2

I am tempted to write my own which covers:

  • Checksum to ensure data is not tampered with.
  • Long and multiple rotating keys so that it is (practically) impossible to decrypt.
  • Will use /dev/random for the initial seed

Other more elusive items that likely won't be addressed:

  • Based on the size chunks of data and connection pattern, an interceptor can guess things about the data without seeing the data; what protocol, how is it being used.
  • Source and destination IPs give an identity clue.
  • TCP and IP headers are liable to contain OS information.

Although I am very confident,, there is a risk that there is something I am missing that I may never realize: Lessons learned and misconceptions regarding encryption and cryptology

So what would I use if I was to avoid writing my own? The important factors are

  • Speed
  • Checksum
  • I would like to know how much data it takes before the key runs out and is going to be re-used.

Or is writing my own encryption is a good idea in this case?

700 Software
  • 13,897
  • 3
  • 53
  • 82

2 Answers2

7

Writing your own encryption is never a good idea. Even trained cryptographers (I mean people who have studied the subject for years, have a big shining diploma [a PhD] to say it, and, more importantly, have done and published actual research) do not think about using an algorithm or protocol that they have designed before having submitted it for inspection by their peers for several years.

On the more anecdotal:

  • "Checksum" is a large term; cryptographers prefer Message Authentication Code, which is much more precise.
  • "Long and multiple rotating keys": this sounds like a Dan Brown novel, and, security-wise, that's not a good thing.
  • Do not use /dev/random, use /dev/urandom.
  • "How much data it takes before the key runs out and is going to be re-used": this sentence makes sense only if you consider the kind of encryption systems that were used during World War I, that is, before the invention of the computer.

I do not know of any kind way of stating this: you feel confident, but you really should not.

Use TLS (the new, standard name for SSL).

Thomas Pornin
  • 322,884
  • 58
  • 787
  • 955
  • It seems obvious that the OP meant MAC, but I think checksum just refers to a value calculated over a chunk of data that is used to check if the data has any errors. i.e. CRCs and even parity (one-bit). – this.josh Jul 11 '11 at 17:18
4

is writing my own encryption is a good idea in this case?

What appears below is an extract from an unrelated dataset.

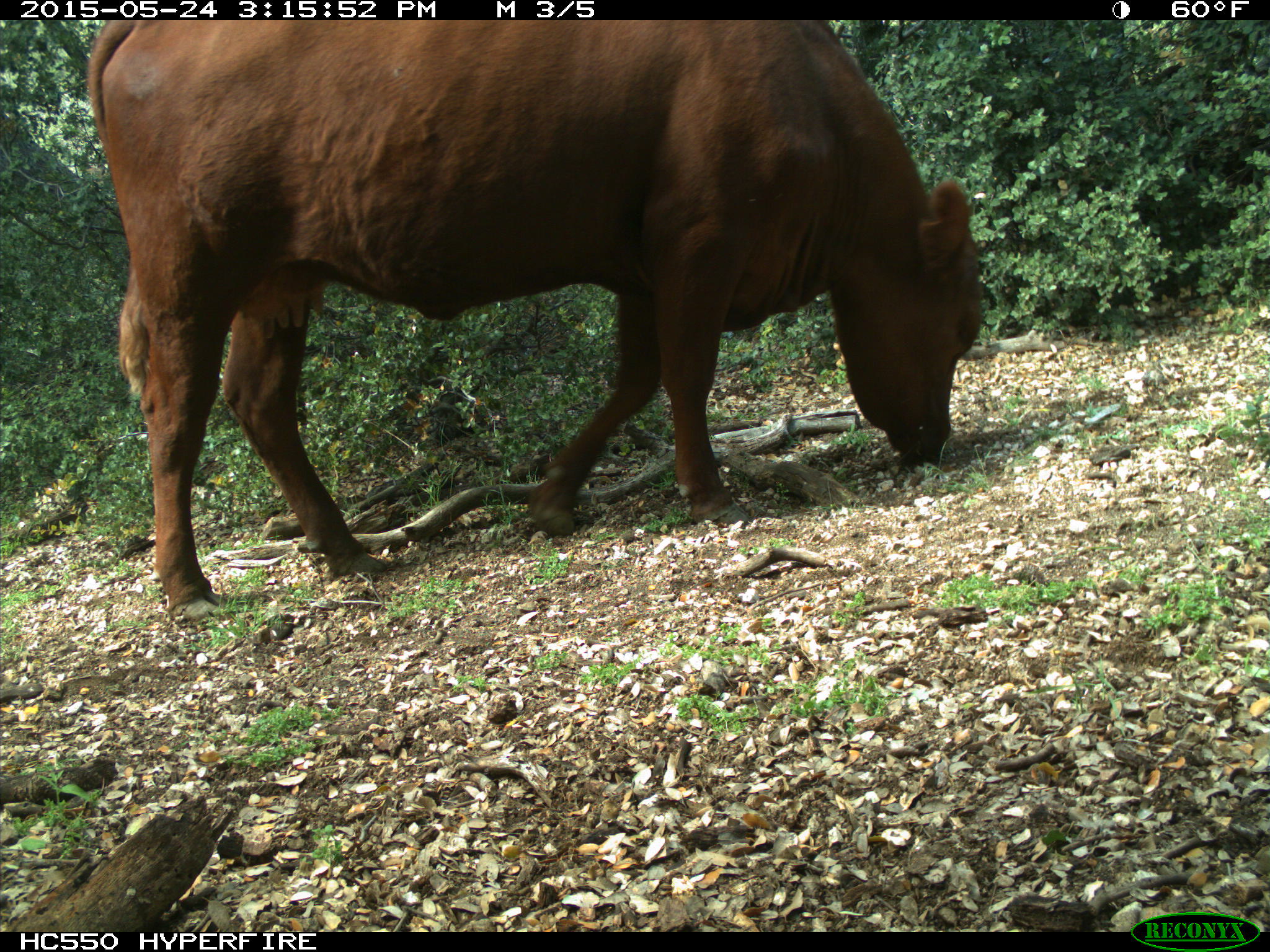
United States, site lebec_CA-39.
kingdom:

No. Take advantage of the knowledge, experience, and work of the professionals who have spent decades designing encryption algorithms.

impossible to decrypt.

Any encryption can be decoded just by trying every possible key with an algorithm and checking to see if the output makes sense. So we typically refer to how much work an attacker would be expected to perform before decrypting a message.

An algorithm is considered secure against a certain class of attacker when it is estimated the attacker could not be expected to decrypt the message within a relevent time period.

If you are protecting against a single person with a small amount of retail equipment, the expected work factor is small. If you are protecting against the computing resources of a industralized country, the expected work factor is huge.

Speed

Speed depends on the key size. Several modern algorithms support multiple key sizes. Based on Performance Evaluation of Symmetric Encryption Algorithms it looks like Blowfish is fast, but Blowfish has not been as thoroughly vetted as AES.

ensure data is not tampered with.

Checksum

Checksums, hashes, and Message Authentication Codes (MAC), do not necessarily relate to the encryption algorithm you choose. However some algorithms have modes that perform encryption and authentication. Galois/Counter Mode is such a mode that is used in a number or standards. AES-GCM is an example of an algorithm providing encryption and authentication.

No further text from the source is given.